Data-related features concern the ability to handle different scientific notations and nomenclatures, but most importantly, to support researchers in designing, executing and analysing experiments. For scientific notations and nomenclatures, the support of so-called namespaces and the ability to export metadata, associated with an experiment in an open and common data format, are a requirement. Several tools are being developed aiming to assist researchers in designing, executing and analysing experiments. These tools will boost and enhance quality of experimental data, creating a meaningful incentive to change from pLNs towards eLNs. The subsequent sections focus in detail on that point.

Support-related quality features affect the stability and reliability of the infrastructure to support the system and data. The most basic concern is the reliability and maintenance of the hardware. In line with that, fast ethernet and internet connections must be provided to ensure short waiting times when loading data. The security of the system must be ensured to prevent third-party intrusions, which can be addressed by including appropriate firewall protection and virus scans. Correspondingly, it is also very important to include procedures for systematic updates of the system. In contrast, this can be difficult to ensure with open-source software developed by a community. As long as the community is actively engaged, the software security will be normally maintained. However, without a liable vendor, it can change quickly and without notice. Only a systematic approach will ensure evaluation of risks and the impact of enhancements, upgrades and patches.
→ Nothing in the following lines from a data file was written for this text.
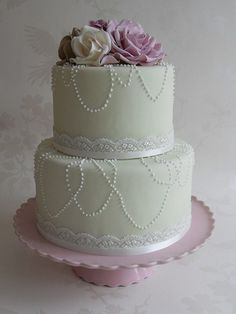 fondant with lace bottom boarder and buttercream dotting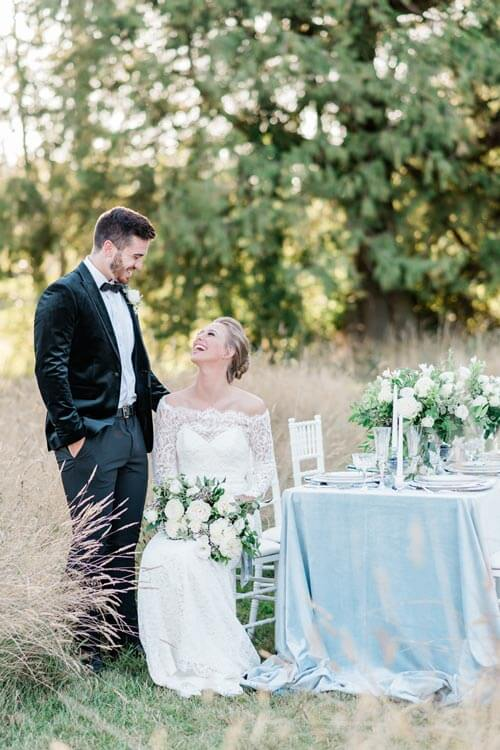 French Countryside Wedding Inspiration bride and groom at reception table in field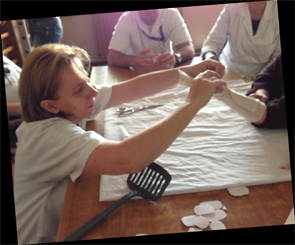 Therapist in Bitola fabricating a resting hand orthosis for a person with RA.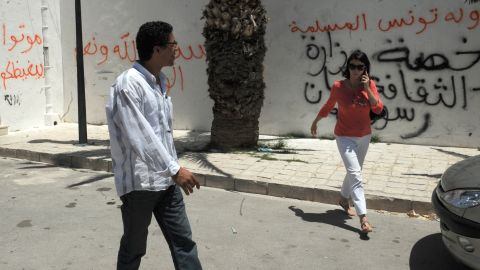 """Tunis residents walk past graffiti left by rioters on a building housing a controversial art exhibition in the Tunisian capital in June 2012. The graffiti  messages read: """"God is great,,"""" """"Non-believers have no place in Tunisia"""" and """"You are enemies of God."""""""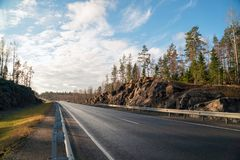 Highway A-121 Sortavala in Karelia. Russia. Autumn. Autumn landscape highway A-121 Sortavala in Karelia. Russia royalty free stock photo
4 Assistance with Experimental Design

The design of experiments (DOE) was first introduced in 1920 by Ronald Aylmer Fisher and his team, who aimed to describe the different variabilities of experiments and their influence on the outcome. DOE also refers to a statistical planning procedure including comparison, statistical replication, randomization (chapter “Blinding and Randomization”) and blocking. Designing an experiment is probably the most crucial part of the experimental phase since errors that are introduced here determine the development of the experiment and often cannot be corrected during the later phases. Therefore, consultation with experienced researchers, statisticians or IT support during the early phase can improve the experimental outcome. Many tools supporting researchers during the DOE planning phase already exist. Although most of these tools have to be purchased, there are some freely available, such as the scripting language R, which is widely used among statisticians and offers a wide range of additional scripts (Groemping 2018).

An example of an interactive tool for the design and analysis of preclinical in vivo studies is an online tool based on the R application (R-vivo) MANILA (MAtched ANImaL Analysis). R-vivo is a browser-based interface for an R-package which is mainly intended for refining and improving experimental design and statistical analysis of preclinical intervention studies. The analysis functions are divided into two main subcategories: pre-intervention and post-intervention analysis. Both sections require a specific data format, and the application automatically detects the most suitable file format which will be used for uploading into the system. A matching-based modelling approach for allocating an optimal intervention group is implemented, and randomization and power calculations take full account of the complex animal characteristics at the baseline prior to interventions. The modelling approach provided in this tool and its open-source and web-based software implementations enable researchers to conduct adequately powered and fully blind preclinical intervention studies (Laajala et al. 2016).

Another notable solution for in vivo research is the freely available Experimental Design Assistant (EDA) from the National Centre for the Replacement, Refinement and Reduction of Animals in Research (NC3R). NC3R is a UK-based scientific organization aiming to find solutions to replace, refine and reduce the use of animals in research (https://www.nc3rs.org.uk/experimental-design-assistant-eda). As one of the goals, NC3R has developed the EDA, an online web application allowing the planning, saving and sharing of individual information about experiments. This tool allows an experimental plan to be set up, and the engine provides a critique and makes recommendations on how to improve the experiment. The associated website contains a wealth of information and advice on experimental designs to avoid many of the pitfalls that have been previously identified, including such aspects as the failure to avoid subjective bias, using the wrong number of animals and issues with randomization. This support tool and the associated resources allow for better experimental design and increase the quality in research, presenting an excellent example for electronic study design tools. A combined usage of these online tools and eLN would improve the quality and reproducibility of scientific research.

5 Data-Related Quality Aspects of eLNs

An additional data-related quality consideration, besides support with experimental design, concerns the metadata. Metadata is the information important for understanding experiments by other researchers. Often, the metadata is generated by the programme itself and needs a manual curation by the researcher to reach completeness. In principle, the more metadata is entered into the system, the higher the value of the data since it makes it possible to be analysed and understood in greater detail, thus being reproducible in subsequent experiments.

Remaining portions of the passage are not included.